Sees an urgent need for like-minded political and social forces to come together

January 17, 2014 11:25 am | Updated November 16, 2021 06:02 pm IST - New Delhi

 New Delhi, January 17, 2014:: Congress president Sonia Gandhi along with Prime Minister Manmohan Singh and Congress Vice President, Rahul Gandhi being felicitated at the AICC meeting  in New Delhi on Friday, January 17, 2014. Photo Rajeev Bhatt.

New Delhi, January 17, 2014:: Congress president Sonia Gandhi along with Prime Minister Manmohan Singh and Congress Vice President, Rahul Gandhi being felicitated at the AICC meeting in New Delhi on Friday, January 17, 2014. Photo Rajeev Bhatt.

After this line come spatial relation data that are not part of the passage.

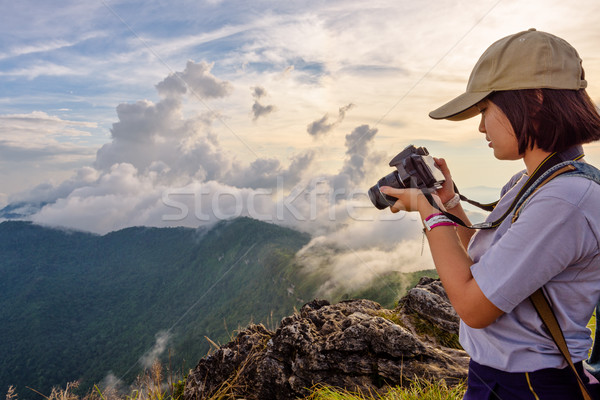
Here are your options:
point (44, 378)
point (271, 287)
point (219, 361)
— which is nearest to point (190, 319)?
point (271, 287)

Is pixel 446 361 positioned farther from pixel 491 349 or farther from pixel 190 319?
pixel 190 319

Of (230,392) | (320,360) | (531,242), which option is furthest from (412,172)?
(230,392)

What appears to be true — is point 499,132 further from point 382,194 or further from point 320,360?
point 320,360

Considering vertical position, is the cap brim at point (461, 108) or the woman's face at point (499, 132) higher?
the cap brim at point (461, 108)

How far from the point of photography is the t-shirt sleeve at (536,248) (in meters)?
1.35

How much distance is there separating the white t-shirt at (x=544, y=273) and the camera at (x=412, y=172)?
0.57m

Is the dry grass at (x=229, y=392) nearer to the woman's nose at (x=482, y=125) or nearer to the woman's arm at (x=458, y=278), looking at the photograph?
the woman's arm at (x=458, y=278)

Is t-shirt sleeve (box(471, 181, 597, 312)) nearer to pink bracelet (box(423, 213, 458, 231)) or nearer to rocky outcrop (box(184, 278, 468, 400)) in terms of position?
pink bracelet (box(423, 213, 458, 231))

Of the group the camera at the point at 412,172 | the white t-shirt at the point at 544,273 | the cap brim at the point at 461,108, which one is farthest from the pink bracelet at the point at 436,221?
the cap brim at the point at 461,108

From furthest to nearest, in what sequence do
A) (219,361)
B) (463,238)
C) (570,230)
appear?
1. (219,361)
2. (463,238)
3. (570,230)

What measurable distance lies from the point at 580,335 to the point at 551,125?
3.15 ft

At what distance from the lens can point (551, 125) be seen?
5.22ft

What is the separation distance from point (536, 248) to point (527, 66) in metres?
0.82

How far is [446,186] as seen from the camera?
8.82 ft
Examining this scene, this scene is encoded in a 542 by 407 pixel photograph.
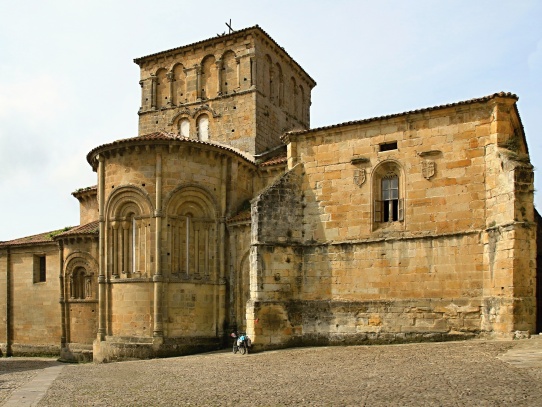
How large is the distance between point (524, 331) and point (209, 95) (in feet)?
61.5

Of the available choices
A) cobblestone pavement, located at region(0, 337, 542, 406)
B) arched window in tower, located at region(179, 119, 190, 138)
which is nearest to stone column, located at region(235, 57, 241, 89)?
arched window in tower, located at region(179, 119, 190, 138)

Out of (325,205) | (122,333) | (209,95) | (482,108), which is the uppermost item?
(209,95)

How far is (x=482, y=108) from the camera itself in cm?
1551

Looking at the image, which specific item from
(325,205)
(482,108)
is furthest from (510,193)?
(325,205)

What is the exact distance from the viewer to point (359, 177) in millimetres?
17172

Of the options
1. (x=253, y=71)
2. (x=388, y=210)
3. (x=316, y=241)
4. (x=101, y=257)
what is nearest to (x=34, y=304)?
(x=101, y=257)

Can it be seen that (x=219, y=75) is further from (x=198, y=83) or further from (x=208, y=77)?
(x=198, y=83)

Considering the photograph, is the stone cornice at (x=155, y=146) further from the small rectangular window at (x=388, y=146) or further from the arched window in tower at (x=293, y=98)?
the arched window in tower at (x=293, y=98)

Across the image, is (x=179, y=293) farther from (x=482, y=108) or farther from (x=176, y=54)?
(x=176, y=54)

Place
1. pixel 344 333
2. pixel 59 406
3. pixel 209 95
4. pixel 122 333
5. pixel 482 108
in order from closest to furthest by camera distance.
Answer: pixel 59 406 → pixel 482 108 → pixel 344 333 → pixel 122 333 → pixel 209 95

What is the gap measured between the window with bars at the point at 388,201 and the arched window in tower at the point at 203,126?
12800 mm

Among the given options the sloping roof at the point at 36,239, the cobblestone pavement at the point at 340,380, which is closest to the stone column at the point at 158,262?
the cobblestone pavement at the point at 340,380

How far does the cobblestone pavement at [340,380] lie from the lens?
870 centimetres

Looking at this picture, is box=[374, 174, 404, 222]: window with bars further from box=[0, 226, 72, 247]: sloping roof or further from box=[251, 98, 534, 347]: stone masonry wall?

Sending out the message that communal politics posed the biggest challenge to India today, Congress president Sonia Gandhi and Prime Minister Manmohan Singh indicated on Friday that this kind of politics was good for neither the nation’s security nor its inclusive growth.

Addressing party workers at the All-India Congress Committee session, Ms. Gandhi said there was an urgent need for “like-minded political and social forces to come together,” at a time when the nation faced the scourge of communal politics.

She called upon Congress workers to stand firm in the face of the party’s poor performance in the recent elections, which was primarily due to its inability to meet all expectations of the masses as it went about implementing a large number of schemes and programmes for their welfare.

On the idea of secularism, Ms. Gandhi said it means “equal faith in all religions (sarva dharma samabhava)” and not “dividing society on communal lines and spreading hatred in the name of unity to impose a single identity.”

She said the Lok Sabha polls would see a contest between “competing ideologies.” It would be a “battle between the forces of secularism and the others, a battle for the India we cherish.”

The Congress president declared that the party would do everything in its power to get six crucial Bills passed in the upcoming session of Parliament, to strengthen its fight against corruption.

‘Credit due’

For his part, the Prime Minister spoke about how his government had not got its due credit for ensuring an average growth of 7.9 per cent over the last nine years despite a global recession.

In an oblique reference to the governance of Narendra Modi in Gujarat, he said when people compared his government’s performance with the others they must bear in mind that it followed an “inclusive” model.

Dr. Singh admitted that a major reason for the decline in growth rate was that many infrastructure projects failed to take off when clearances were delayed because of the fear created by the actions of the Comptroller and Auditor General and the Central Vigilance Commission. Expeditious clearance had taken a hit as “bureaucrats are hesitant” to take decisions fearing they would come under scrutiny later.

But despite such “obstacles,” the Cabinet had cleared projects worth Rs 5 lakh crore which would “bear fruit” soon.

Dr. Singh defended his government in the matter of coal blocks allocation and 2G spectrum scam, saying it had merely followed the “earlier policies.”